CHECK YOUR UNDERSTANDING:
A) Copy the stretch of the cardiac imaging passage from "First-pass perfusion axial" through "medically with anticoagulation." word for word.
B) According to the cardiac imaging passage, how much contrast agent was given before the first-pass perfusion axial images were obtained?

━━━ DOCUMENT PASSAGE

Additional cardiovascular magnetic resonance images centered at the right atrial appendage aneurysm. On balanced fast field echo using SENSE technique in axial orientation (a), the intraluminal signal of the RAA aneurysm is lower than that of the bright blood pool in the right and left ventricles, except for the area of high signal intensity at the right atrial appendage tip. On T1 spin echo in axial orientation without fat saturation (b) and with fat saturation (c) the blood in the right atrial appendage has intermediate signal intensity and does not follow the dark blood signal in the right ventricle. On the T2 short-tau inversion relaxation sax image (d), there is high signal intensity in the right atrial appendage in contrast to the blood pool in the ventricles on the post-contrast sax image (e), the signal in the RAA is similar to the blood pool in the right ventricle and left ventricle. There is no wall or intraluminal enhancing component. A, RAA aneurysm; RV, right ventricle; LV, left ventricle

First-pass perfusion axial images were obtained following the administration of 25 mL of IV gadolinium contrast agent (Multihance ® ) (Additional file 2 and Fig. 4). The cine showed progressive mixing of the RAA aneurysm contents with contrast material until complete opacification. The signal abnormality on CT, echocardiography, and CMR was therefore concluded to have been caused by slow-mixing blood. Given the patient’s advanced age and the lack thrombotic disease, the patient was managed medically with anticoagulation.

━━━━━━
━━━ DATA SHOWN

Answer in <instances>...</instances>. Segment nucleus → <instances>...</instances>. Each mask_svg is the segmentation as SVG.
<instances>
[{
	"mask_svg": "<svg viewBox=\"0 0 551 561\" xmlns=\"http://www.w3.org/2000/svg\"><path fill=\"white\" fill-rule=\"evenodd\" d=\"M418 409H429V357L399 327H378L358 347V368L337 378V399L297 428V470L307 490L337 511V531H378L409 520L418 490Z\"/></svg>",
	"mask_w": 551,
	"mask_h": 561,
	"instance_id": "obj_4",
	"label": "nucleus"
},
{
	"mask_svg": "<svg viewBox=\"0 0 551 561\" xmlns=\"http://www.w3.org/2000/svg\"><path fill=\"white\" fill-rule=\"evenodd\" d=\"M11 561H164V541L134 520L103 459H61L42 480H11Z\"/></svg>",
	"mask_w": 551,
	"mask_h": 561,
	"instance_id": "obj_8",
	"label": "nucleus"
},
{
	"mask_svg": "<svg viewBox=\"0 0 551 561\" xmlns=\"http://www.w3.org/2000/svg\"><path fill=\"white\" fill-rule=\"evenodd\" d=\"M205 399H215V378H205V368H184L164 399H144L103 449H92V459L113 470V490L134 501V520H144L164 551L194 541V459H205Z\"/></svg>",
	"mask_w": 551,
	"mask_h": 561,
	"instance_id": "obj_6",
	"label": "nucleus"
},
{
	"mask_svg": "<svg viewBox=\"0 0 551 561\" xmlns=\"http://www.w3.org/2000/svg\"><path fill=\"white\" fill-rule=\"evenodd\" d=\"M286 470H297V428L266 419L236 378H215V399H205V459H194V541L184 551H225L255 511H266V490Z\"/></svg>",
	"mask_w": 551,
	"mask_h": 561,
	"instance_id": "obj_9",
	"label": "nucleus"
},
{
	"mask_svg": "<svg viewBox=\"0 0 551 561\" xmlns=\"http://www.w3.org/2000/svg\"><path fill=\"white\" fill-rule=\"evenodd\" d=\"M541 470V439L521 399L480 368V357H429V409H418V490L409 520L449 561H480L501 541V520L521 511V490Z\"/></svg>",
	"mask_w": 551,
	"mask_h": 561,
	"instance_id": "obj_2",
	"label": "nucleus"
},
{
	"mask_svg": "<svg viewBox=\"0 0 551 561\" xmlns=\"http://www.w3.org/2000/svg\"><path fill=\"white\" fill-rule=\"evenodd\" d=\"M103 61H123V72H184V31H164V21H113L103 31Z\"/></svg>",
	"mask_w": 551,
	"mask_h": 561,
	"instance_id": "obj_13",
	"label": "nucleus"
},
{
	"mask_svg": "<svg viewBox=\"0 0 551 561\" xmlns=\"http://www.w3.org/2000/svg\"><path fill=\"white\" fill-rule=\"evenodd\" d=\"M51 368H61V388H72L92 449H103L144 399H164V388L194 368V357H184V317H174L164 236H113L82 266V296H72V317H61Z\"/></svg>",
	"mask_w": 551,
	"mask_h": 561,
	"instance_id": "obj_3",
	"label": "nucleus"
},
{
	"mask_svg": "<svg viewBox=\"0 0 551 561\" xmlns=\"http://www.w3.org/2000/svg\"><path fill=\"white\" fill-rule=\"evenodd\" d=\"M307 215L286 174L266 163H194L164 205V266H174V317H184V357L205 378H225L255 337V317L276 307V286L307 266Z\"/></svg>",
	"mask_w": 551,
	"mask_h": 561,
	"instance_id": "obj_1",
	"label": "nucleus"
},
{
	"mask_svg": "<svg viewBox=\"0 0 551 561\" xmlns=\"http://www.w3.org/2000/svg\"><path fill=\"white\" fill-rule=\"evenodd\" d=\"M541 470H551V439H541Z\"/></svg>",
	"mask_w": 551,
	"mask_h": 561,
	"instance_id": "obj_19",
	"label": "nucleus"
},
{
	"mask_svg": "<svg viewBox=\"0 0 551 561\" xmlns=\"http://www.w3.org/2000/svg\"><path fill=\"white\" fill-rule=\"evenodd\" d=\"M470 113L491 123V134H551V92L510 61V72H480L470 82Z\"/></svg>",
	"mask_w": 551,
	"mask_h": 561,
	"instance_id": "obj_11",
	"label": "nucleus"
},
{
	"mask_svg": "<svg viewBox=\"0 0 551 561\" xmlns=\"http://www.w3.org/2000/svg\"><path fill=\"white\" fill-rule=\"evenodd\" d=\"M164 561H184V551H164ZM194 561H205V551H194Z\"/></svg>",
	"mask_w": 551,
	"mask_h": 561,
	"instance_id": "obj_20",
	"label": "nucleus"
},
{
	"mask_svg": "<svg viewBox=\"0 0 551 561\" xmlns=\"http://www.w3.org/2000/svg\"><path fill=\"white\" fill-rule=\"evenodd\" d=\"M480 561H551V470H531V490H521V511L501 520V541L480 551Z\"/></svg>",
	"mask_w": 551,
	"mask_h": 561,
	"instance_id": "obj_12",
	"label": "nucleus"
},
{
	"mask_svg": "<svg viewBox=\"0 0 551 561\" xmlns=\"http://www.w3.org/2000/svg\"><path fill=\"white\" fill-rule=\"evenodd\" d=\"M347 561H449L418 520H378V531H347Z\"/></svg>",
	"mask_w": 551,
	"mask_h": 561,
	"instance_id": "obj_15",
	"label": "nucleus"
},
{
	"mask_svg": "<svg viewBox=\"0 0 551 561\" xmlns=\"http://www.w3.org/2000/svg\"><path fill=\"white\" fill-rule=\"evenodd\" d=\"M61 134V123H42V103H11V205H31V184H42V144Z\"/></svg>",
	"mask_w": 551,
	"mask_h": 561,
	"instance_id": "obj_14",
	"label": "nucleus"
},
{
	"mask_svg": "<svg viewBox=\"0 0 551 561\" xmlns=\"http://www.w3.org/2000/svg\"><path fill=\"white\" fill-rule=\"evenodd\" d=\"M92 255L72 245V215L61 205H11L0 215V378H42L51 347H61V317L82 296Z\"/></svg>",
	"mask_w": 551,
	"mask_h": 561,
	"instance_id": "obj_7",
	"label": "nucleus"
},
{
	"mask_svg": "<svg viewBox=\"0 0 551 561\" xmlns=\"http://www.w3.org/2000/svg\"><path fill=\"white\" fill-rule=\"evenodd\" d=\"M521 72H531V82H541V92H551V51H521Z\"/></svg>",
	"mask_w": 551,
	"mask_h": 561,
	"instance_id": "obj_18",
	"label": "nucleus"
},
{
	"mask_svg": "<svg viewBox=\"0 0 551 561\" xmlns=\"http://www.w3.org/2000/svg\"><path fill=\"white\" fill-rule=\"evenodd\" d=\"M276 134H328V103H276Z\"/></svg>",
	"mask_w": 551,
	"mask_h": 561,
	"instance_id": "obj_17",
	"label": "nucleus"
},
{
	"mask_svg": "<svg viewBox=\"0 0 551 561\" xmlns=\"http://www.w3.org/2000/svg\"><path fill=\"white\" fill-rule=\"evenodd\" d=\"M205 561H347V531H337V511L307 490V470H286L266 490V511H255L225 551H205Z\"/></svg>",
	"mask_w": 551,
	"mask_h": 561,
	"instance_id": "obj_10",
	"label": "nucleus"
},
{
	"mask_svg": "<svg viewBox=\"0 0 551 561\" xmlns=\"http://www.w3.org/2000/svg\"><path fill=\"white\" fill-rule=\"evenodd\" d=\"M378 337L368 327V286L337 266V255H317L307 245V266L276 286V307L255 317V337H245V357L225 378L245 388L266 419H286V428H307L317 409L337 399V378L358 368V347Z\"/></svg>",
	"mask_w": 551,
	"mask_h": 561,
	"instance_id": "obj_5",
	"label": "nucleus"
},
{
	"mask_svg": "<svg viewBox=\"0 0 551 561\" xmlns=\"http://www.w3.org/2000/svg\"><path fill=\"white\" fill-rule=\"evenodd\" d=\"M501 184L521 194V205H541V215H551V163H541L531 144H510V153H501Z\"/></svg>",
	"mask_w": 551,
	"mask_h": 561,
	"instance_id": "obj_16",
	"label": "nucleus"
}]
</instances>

━━━━━━

EXPECTED RESULTS:
A)
First-pass perfusion axial images were obtained following the administration of 25 mL of IV gadolinium contrast agent (Multihance ® ) (Additional file 2 and Fig. 4). The cine showed progressive mixing of the RAA aneurysm contents with contrast material until complete opacification. The signal abnormality on CT, echocardiography, and CMR was therefore concluded to have been caused by slow-mixing blood. Given the patient’s advanced age and the lack thrombotic disease, the patient was managed medically with anticoagulation.

B) 25 mL of IV gadolinium contrast agent (Multihance).